Жили тихо и сурово. Сергий подавал во всем пример. Сам рубил кельи, таскал бревна, носил воду в двух водоносах в гору, молол ручными жерновами, пек хлебы, варил пищу, кроил и шил одежду, обувь, был, по Епифанию, для всех «как купленный раб». Летом и зимой ходил в одной одежде из ветхой сермяжной ткани – брал ту, которую отказывались носить другие. Телесно, несмотря на скудную пищу (хлеб и вода), был очень крепок – «имел силу противу двух человек».

Шли годы. Монастырь рос. Братия желала, чтобы Сергий стал игуменом. Он отказывался: «Желание игуменства, – говорил, – есть начало и корень властолюбия».

Настояния переходили в угрозы: братия заявляла, что, если не будет игумена, все разойдутся. Сергий снова уступил – перенес дело на усмотрение церковной власти. Рано утром, перед литургией, он пришел в Переславль-Залесский к епископу Афанасию, пал на колени и просил благословения. Епископ спросил скромного запыленного монаха, кто он. Имя Сергия было ему известно. Он без колебания повелел принять игуменство. Все произошло просто, в духе того времени: Афанасий пошел в церковь, облачился, велел Сергию произнести Символ веры и поставил в иподиакона. За литургией был возведен в иеродиакона. Священство получил на другой день. И еще на следующий – сам служил литургию, первый раз в жизни. Когда она кончилась, епископ Афанасий произвел его в игумены.

Сергий вернулся с ясным поручением – вести и воспитывать свою пустынную семью. Этим он и занялся. Но собственная жизнь его не изменилась: он продолжал быть «купленным рабом» для братии.

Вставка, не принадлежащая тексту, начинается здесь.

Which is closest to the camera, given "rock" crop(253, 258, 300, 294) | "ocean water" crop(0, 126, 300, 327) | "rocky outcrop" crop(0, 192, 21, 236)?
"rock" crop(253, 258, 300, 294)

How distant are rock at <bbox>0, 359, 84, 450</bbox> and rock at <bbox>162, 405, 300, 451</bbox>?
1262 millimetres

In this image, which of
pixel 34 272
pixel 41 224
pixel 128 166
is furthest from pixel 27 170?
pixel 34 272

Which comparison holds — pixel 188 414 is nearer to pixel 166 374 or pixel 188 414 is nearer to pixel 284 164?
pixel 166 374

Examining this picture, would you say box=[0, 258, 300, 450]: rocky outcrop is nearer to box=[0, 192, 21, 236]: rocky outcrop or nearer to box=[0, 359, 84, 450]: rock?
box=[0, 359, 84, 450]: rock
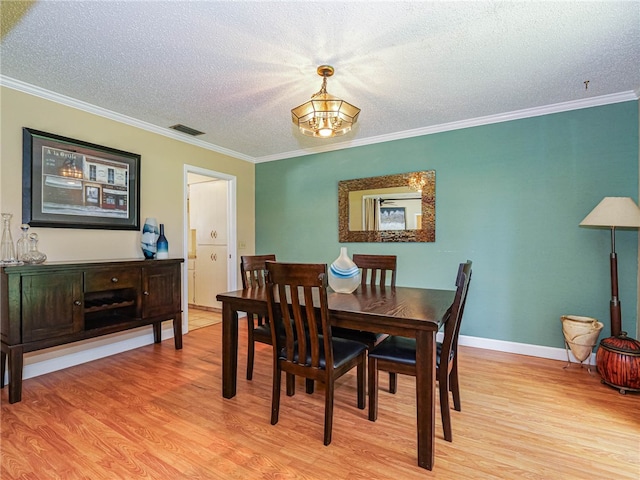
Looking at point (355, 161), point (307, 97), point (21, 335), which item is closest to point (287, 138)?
point (355, 161)

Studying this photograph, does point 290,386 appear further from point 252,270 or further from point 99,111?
point 99,111

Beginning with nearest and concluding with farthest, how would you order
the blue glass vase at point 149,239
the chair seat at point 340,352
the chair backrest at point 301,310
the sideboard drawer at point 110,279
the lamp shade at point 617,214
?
the chair backrest at point 301,310, the chair seat at point 340,352, the lamp shade at point 617,214, the sideboard drawer at point 110,279, the blue glass vase at point 149,239

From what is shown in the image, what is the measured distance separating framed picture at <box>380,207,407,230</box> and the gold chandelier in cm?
172

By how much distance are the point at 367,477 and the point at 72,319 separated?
250 centimetres

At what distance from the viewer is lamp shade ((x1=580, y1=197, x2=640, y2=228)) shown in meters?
2.45

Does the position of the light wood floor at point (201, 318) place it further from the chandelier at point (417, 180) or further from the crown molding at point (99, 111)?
the chandelier at point (417, 180)

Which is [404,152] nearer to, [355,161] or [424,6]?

В русских монастырях был тогда особножитный устав: каждый сам запасался провизией, ели не в общей трапезной, а каждый в своей келье. Ясно, что одни иноки всегда оказывались «побогаче» других.

В обители Сергия питались очень дурно. Однажды Сергий, проголодав три дня, пошел к некоему Даниилу. «Слышал я, что ты хочешь пристроить сени к своей келье – поручи эту работу мне». – «Пожалуй, запросишь с меня дорого», – отвечал Даниил. – «Эта работа недорого тебе обойдется, мне вот хочется гнилого хлеба, а он у тебя есть. Больше этого с тебя не потребую».

Даниил вынес решето с кусками гнилого хлеба. «После, – ответил Сергий, – плата после работы». До позднего вечера он пилил, тесал, долбил столбы и в конце концов завершил постройку. Старец Даниил снова вынес ему гнилые куски – как условленную плату за труд целого дня. Только тогда Сергий поел. От других иноков он также требовал труда и запрещал им выходить за подаянием.

Но не все в братии были святые, как Сергий. Многие роптали, когда игумен ввел общежитие и запретил частную собственность. Пришлось строить амбары, хлебопекарню, кладовые, трапезную, вести хозяйство и т. п. Некоторые после этого ушли; другие продолжали роптать.

Однажды на вечерне – Сергий был в алтаре – Стефан, любитель пения, стоял на клиросе. Преподобный услыхал голос брата, обращенный к канонарху:

– Кто дал тебе эту книгу?

– Игумен.

На это Стефан сказал резко, в раздражении:

– Кто здесь игумен? Не я ли первый основал это место?

И в таком роде далее, Епифаний дословно его речь не приводит.

Дослужив службу, преподобный не вернулся в келью. Он вышел из монастыря и пешком двинулся по пути к Переславлю-Залесскому. Другой бы на его месте смирил недовольных. Игумен, поставленный архиепископом, легко мог наказать непокорных. Сергий этого не сделал. Он действовал не как начальник, а как святой.

Сергий удалился в леса и поселился на реке Киржач. Там он основал новую пустынь. Иноки, преданные ему, вскоре перебрались туда. В Троицком же монастыре царило смятение. Братия горевала, слала гонцов к митрополиту. Наконец митрополит отправил к Сергию двух архимандритов – с увещеванием. И Сергий снова подчинился. Он пробыл на Киржаче три-четыре года. Монастырь был освящен и назван Благовещенским. Игуменом стал ученик Сергия Роман.